GIVEN REQUEST: Copy exactly, and only, the lines from the line containing "What is the" through the last line of the records below, both included.

════════════════════

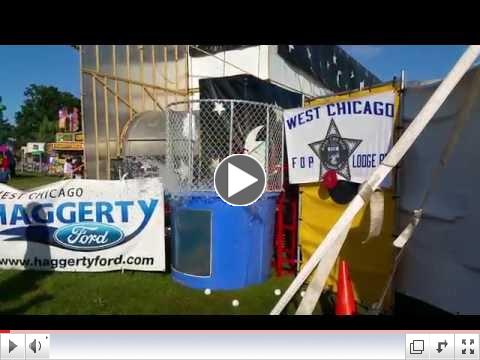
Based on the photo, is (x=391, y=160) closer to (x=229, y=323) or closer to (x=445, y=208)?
(x=445, y=208)

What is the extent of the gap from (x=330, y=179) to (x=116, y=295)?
310 centimetres

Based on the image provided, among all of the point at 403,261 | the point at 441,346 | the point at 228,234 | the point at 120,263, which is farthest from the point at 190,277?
the point at 441,346

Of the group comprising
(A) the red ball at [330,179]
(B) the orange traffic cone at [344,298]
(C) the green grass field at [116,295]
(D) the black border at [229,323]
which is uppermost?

════════════════════

SOLUTION TO THIS EXERCISE:
What is the extent of the gap from (x=330, y=179) to (x=116, y=295)?
310 centimetres

Based on the image provided, among all of the point at 403,261 | the point at 441,346 | the point at 228,234 | the point at 120,263, which is farthest from the point at 190,277?
the point at 441,346

Of the group comprising
(A) the red ball at [330,179]
(B) the orange traffic cone at [344,298]
(C) the green grass field at [116,295]
(D) the black border at [229,323]
which is uppermost?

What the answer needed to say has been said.